◆ Instruction
Extract each line of the data below exactly as written.

[Entries on spatial positioning]
***

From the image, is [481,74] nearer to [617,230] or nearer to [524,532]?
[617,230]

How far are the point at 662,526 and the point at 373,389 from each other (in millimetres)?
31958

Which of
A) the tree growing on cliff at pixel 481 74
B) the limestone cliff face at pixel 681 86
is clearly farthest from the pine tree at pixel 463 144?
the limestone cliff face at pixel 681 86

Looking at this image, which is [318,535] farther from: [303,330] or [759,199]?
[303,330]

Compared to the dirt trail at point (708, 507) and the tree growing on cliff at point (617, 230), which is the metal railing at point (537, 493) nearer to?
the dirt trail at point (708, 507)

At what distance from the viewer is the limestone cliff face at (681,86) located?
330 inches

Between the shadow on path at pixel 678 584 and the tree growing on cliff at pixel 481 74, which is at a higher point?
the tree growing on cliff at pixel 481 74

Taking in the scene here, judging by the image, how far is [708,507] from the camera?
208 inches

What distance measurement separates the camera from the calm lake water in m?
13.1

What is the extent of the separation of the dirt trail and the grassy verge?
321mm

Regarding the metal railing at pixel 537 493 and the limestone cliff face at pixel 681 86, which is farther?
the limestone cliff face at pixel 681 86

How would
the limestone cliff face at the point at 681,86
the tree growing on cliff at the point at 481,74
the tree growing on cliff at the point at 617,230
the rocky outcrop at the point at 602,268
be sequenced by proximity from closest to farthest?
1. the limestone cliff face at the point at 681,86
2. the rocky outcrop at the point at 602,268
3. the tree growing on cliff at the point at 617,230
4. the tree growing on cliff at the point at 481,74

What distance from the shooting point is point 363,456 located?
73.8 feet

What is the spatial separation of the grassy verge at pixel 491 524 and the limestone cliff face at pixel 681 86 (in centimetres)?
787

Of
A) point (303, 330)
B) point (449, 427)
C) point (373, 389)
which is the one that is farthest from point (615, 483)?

***

◆ Exercise result
From the image, is [481,74] nearer to [617,230] or nearer to [524,532]?
[617,230]

How far are the point at 662,526 and the point at 373,389 from each other (in millimetres)?
31958

Which of
A) the tree growing on cliff at pixel 481 74
B) the limestone cliff face at pixel 681 86
is clearly farthest from the pine tree at pixel 463 144?
the limestone cliff face at pixel 681 86

Looking at this image, which is [318,535] farther from: [303,330] or [759,199]?
[303,330]

Compared to the dirt trail at point (708, 507) and the tree growing on cliff at point (617, 230), which is the metal railing at point (537, 493) nearer to?
the dirt trail at point (708, 507)

At what distance from the viewer is the limestone cliff face at (681,86) located?
330 inches

Between the shadow on path at pixel 678 584 and the tree growing on cliff at pixel 481 74, which is at a higher point?
the tree growing on cliff at pixel 481 74

Taking in the scene here, judging by the image, how far is [708,507] from the camera?
208 inches

What distance measurement separates the camera from the calm lake water in m?
13.1

What is the extent of the separation of the dirt trail and the grassy verge?
321mm

Regarding the metal railing at pixel 537 493 and the limestone cliff face at pixel 681 86, which is farther?
the limestone cliff face at pixel 681 86

How would
the limestone cliff face at the point at 681,86
the tree growing on cliff at the point at 481,74
the tree growing on cliff at the point at 617,230
the rocky outcrop at the point at 602,268
be sequenced by proximity from closest to farthest?
1. the limestone cliff face at the point at 681,86
2. the rocky outcrop at the point at 602,268
3. the tree growing on cliff at the point at 617,230
4. the tree growing on cliff at the point at 481,74

What distance from the shooting point is point 363,456 located?
73.8 feet

What is the spatial separation of the grassy verge at pixel 491 524 and the limestone cliff face at pixel 681 86 (in centimetres)?
787

Of
A) point (303, 330)
B) point (449, 427)
C) point (373, 389)
which is the one that is farthest from point (615, 483)?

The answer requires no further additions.